The last few days have felt like being in a huge online huddle.
The level of support has been overwhelming.
The Celtic family have an understanding of fairness and what is right.
I cannot better Roy Greenslade’s analysis of the Sun’s decision to first commission the serialisation of Downfall and then the decision to pull it.
So I won’t try.
In the midst of all of this it has been very easy to forget what the book is really about.
Downfall is the story of the biggest ever scandal in British sport.
This story isn’t about me or the Sun, it’s about the behaviour of the establishment club at Edmiston Drive.
There is no precedent for what Rangers did during the first decade of the new millennium.
The book proves that the truth was out there, but many couldn’t handle it.
Over the last 48 hours, Downfall has leapt in the Amazon UK best seller rankings.
At the moment it is number 27.
When the Sun interviewed me it wasn’t even in the top 1000!
The reason the publisher agreed the serialisation with the Sun was the same reason I took the big tax case story to the News of the World in 2010 – to get the truth out to the largest possible readership.

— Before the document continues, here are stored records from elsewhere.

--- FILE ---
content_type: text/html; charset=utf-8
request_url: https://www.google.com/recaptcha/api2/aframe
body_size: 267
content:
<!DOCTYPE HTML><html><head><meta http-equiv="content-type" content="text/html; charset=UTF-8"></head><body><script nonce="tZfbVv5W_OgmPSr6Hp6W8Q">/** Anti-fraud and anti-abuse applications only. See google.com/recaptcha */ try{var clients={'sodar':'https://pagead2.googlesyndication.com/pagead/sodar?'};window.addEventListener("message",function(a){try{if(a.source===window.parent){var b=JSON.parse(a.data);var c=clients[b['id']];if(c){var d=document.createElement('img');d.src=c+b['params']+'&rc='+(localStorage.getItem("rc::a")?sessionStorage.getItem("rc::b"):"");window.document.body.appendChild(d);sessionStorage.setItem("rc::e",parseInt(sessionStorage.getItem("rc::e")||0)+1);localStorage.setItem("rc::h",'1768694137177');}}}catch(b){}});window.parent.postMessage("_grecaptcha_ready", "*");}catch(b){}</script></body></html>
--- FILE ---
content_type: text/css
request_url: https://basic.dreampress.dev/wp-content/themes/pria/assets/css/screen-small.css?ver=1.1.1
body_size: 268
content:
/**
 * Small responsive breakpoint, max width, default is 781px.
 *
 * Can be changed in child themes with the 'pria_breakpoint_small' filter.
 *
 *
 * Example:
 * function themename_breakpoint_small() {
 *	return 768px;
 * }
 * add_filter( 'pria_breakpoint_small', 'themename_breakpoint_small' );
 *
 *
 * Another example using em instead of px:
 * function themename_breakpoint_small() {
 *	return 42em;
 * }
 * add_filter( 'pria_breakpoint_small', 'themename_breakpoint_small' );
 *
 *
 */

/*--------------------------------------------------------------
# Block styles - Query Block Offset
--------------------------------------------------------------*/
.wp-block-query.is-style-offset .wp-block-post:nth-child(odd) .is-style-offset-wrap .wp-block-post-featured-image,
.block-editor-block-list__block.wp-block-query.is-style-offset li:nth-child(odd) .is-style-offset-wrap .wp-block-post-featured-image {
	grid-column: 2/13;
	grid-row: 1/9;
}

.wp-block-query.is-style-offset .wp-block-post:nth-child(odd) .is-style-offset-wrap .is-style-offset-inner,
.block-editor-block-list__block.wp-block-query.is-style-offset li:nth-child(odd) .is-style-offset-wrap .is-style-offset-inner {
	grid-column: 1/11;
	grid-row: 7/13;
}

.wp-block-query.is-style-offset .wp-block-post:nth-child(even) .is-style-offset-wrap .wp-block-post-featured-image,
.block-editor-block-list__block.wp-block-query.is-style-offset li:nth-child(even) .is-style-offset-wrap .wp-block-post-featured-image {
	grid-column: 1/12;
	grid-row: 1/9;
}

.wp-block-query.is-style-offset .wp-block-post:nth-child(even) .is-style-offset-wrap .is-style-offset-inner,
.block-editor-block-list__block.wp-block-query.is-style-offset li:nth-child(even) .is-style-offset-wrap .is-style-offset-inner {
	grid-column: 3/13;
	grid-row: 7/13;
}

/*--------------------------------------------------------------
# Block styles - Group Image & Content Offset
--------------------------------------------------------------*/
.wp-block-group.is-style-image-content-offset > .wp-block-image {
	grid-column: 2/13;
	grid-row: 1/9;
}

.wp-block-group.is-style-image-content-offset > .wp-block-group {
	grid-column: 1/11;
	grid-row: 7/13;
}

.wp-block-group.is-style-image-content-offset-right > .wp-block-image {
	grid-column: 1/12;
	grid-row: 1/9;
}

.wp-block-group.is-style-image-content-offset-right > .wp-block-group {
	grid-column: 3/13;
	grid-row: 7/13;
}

Indeed, that was the same reason I shared my scoop with the Sun on the sheriff officers paying a visit to Ibrox over the wee tax case in August 2011. I simply wanted those snaps to be seen by a mass readership.
It was a commercial decision for the Sun to go for the book and it was the same rationale that made them drop the serialisation.
It wasn’t personal, it was just business.
There are wider issues to this episode, but others are better placed at present to analyse them.
Paul McConville is one of those people.
No one who knows me would recognise the characterisation of Phil Mac Giolla Bháin that appeared in the Sun’s editorial, but that is a job for another day.
In the midst of all of this a book was being printed.
It contains a valuable commodity that should be treasured.